** begin Document excerpt **

And, no, AA and DL don’t overfly 3 hubs to get to the complete opposite corner of the country. and, again, if UA’s hubs are so great, why can’t they carry traffic from one-third of the country to the other two thirds?
as for LAX-HKG, DL is making far more money including on a per seat mile basis across the Pacific than UA. When you are making the most money in the US industry, you can VERY SELECTIVELY add new markets that matter.
remember, we have been hearing for years about how bad DL’s TPAC network is but it makes more than half of what UA makes flying the Pacific but flying half the capacity.
It was always a given that DL would decide to start taking on UA across the Pacific while UA would find it harder and harder to add new routes where it can make money.
Let us know how well UA is doing financially after next Tuesday but they need to report a $2.7 billion profit for the third quarter in order to MATCH DL’s earnings for 2025. Since UA has only reported $2.3 billion in earnings for the first 3 quarters of 2025, I think we can easily count out the possibility of UA getting anywhere close to DL’s level of profitability.
When you are more profitable, you can do things that less profitable airlines can’t do.
That is precisely the logic UA is trying to use on AA and DL is using it on UA.
LTD, “And, no, AA and DL don’t overfly 3 hubs to get to the complete opposite corner of the country.”
JFK/BOS-SFO, overflies DTW, MSP & SLC
now tell us, simpleton, the size of the LAX and SFO to PWM market compared to LAX and SFO to BOS.
we’ll wait.
UA desperately needs to keep its ASMs growing so, of course, will fly multiple routes to Maine including from the other side of the country – despite the fact that they could have flown to Maine from closer hubs if they had workable and functioning hubs.
$2.7 billion is what UA has to do to beat DL for 2025.
Not a chance it will happen.
UA will once again be relegated to a distant #2 for 2025 and 2026 and 2027….
let the gnashing of teeth begin anew
You never mentioned the size of the city. You, Lying Tim Dunn said, “And, no, AA and DL don’t overfly 3 hubs to get to the complete opposite corner of the country.” which is clearly incorrect. BOS/JFK overflies DTW, MSP & SLC.
This much like your blatant lie yesterday when you said, “feel free to read what DL execs have said about the MRO deal. Delta has said that their MRO will generate $5 billion in revenue at 20% margins. Just because you can’t find it doesn’t mean it isn’t real.”
Delta CFO Dan Jenki actually said on the earnings call was, “I think this is a business that we are excited to see it cross the $1B mark ($826M for 2025) and one that we continue to hold out to see it as a 2, then getting to 2 and then getting to $3B top line and that it can continue to grow. This is a business where it is in a position that it is in the high single digits (margin) and it should be in the mid-teens.”
That might be your biggest lie as your claim represents a 505% increase in revenue and a 1,233% increase in profit for the Delta MRO in just “a couple of years.”

** end Document excerpt **
** begin Rows **

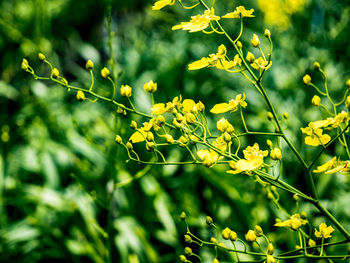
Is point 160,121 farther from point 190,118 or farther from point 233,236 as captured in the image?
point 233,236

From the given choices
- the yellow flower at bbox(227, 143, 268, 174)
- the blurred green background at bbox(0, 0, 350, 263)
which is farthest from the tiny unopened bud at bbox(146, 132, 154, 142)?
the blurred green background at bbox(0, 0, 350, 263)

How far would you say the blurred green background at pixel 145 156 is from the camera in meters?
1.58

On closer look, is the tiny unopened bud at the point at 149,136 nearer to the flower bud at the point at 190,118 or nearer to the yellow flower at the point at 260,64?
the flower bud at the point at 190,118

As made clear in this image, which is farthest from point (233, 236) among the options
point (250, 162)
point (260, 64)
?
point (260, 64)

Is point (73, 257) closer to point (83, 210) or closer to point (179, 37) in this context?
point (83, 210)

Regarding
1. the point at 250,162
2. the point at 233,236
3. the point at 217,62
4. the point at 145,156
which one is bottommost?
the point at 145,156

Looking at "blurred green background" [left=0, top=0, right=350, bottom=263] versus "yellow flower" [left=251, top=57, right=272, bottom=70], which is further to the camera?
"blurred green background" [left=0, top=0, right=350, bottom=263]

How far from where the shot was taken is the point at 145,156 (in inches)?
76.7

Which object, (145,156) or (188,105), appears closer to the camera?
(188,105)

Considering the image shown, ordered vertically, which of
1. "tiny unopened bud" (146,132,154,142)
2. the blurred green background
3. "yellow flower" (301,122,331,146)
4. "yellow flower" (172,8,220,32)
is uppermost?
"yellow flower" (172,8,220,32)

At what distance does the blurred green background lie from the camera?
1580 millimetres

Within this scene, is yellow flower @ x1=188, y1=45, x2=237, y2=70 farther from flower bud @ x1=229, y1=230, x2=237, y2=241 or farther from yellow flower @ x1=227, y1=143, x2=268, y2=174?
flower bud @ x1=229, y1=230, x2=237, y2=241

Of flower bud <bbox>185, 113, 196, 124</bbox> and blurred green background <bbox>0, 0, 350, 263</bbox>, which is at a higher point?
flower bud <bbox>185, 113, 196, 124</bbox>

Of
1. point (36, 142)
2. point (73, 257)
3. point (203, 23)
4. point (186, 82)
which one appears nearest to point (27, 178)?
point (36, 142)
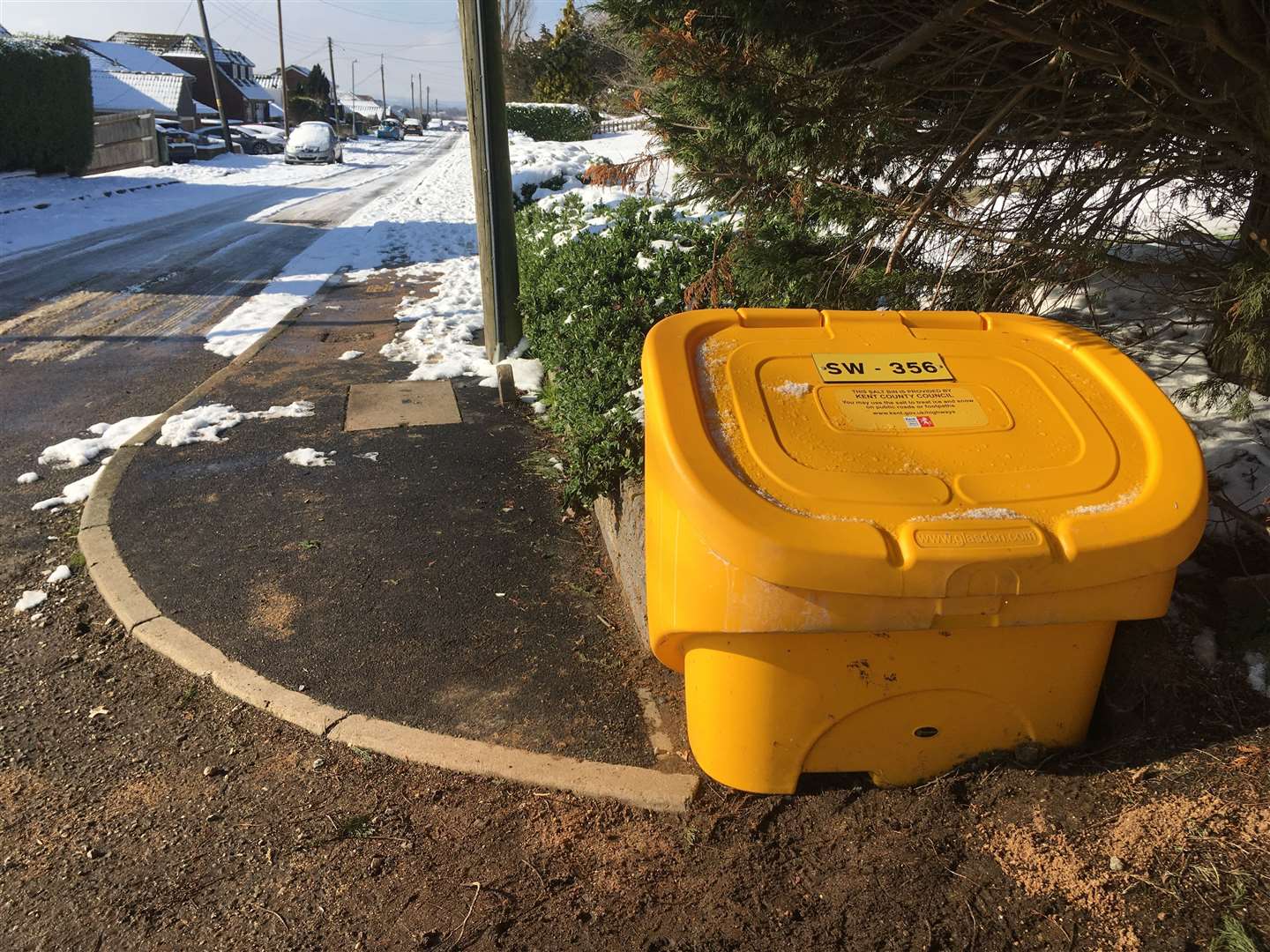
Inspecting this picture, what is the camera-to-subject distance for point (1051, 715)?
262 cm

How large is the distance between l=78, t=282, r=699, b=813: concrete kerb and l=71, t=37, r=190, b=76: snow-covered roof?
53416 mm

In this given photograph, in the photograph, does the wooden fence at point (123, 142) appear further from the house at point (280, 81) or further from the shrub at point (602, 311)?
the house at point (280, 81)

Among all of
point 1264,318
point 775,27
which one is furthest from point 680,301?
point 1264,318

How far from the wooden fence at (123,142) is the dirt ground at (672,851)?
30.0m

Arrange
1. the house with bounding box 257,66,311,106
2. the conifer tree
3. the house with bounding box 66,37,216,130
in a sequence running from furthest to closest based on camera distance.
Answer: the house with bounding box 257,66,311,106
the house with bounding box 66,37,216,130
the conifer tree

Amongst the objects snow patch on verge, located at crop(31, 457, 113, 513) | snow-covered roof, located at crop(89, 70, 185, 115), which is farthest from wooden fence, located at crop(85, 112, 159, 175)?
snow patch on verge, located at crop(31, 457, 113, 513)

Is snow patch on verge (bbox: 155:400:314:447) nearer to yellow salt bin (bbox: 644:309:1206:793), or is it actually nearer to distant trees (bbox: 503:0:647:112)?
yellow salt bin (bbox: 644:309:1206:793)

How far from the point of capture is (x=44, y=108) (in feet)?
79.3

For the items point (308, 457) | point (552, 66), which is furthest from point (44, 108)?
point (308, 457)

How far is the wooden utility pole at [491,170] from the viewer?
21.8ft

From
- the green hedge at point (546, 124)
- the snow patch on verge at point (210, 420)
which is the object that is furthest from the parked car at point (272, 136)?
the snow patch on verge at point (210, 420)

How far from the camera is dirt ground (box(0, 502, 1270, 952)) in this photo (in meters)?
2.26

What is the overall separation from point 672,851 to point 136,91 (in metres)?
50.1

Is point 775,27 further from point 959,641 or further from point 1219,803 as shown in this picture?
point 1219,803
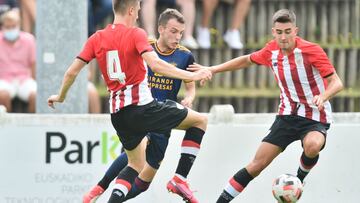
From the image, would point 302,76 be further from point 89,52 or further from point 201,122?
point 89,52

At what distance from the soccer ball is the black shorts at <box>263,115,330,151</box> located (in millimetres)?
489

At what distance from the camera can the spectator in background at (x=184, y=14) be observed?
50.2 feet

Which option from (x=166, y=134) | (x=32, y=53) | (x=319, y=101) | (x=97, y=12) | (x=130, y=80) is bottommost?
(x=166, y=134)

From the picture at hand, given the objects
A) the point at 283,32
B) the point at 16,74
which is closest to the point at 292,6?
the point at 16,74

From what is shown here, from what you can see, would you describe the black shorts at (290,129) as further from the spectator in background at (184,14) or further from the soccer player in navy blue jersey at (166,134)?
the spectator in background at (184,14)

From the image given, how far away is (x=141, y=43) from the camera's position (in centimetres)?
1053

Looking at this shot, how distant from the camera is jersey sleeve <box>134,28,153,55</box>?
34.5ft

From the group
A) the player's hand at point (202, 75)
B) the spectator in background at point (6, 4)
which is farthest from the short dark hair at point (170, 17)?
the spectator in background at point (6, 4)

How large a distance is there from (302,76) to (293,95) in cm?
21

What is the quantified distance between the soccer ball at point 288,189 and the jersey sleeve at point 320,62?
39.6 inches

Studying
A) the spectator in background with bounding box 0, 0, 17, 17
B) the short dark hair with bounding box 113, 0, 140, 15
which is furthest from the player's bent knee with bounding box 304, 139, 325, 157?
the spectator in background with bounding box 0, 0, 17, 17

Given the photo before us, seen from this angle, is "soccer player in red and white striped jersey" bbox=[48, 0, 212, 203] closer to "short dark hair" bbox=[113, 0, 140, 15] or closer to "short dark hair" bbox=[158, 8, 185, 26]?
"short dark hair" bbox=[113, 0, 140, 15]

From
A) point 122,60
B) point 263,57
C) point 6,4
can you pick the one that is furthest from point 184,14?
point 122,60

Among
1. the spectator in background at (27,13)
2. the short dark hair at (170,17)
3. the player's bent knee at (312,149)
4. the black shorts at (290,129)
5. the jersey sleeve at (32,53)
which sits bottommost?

** end Rows **

Exercise set
• 1. Answer these questions about the airline discussion, one line each:
(a) What earnings has UA reported for the first 3 quarters of 2025?
(b) Which three places does the JFK/BOS-SFO route overfly?
(c) What title does the airline discussion give Dan Jenki?
• 2. In the airline discussion, rename "UA" to "United" everywhere in the passage from "When you are more" up to and including "DL for 2025.", and write out that passage.

Solution list
• 1.
(a) $2.3 billion.
(b) DTW, MSP and SLC.
(c) Delta CFO.

• 2.
When you are more profitable, you can do things that less profitable airlines can’t do.
That is precisely the logic United is trying to use on AA and DL is using it on United.
LTD, “And, no, AA and DL don’t overfly 3 hubs to get to the complete opposite corner of the country.”
JFK/BOS-SFO, overflies DTW, MSP & SLC
now tell us, simpleton, the size of the LAX and SFO to PWM market compared to LAX and SFO to BOS.
we’ll wait.
United desperately needs to keep its ASMs growing so, of course, will fly multiple routes to Maine including from the other side of the country – despite the fact that they could have flown to Maine from closer hubs if they had workable and functioning hubs.
$2.7 billion is what United has to do to beat DL for 2025.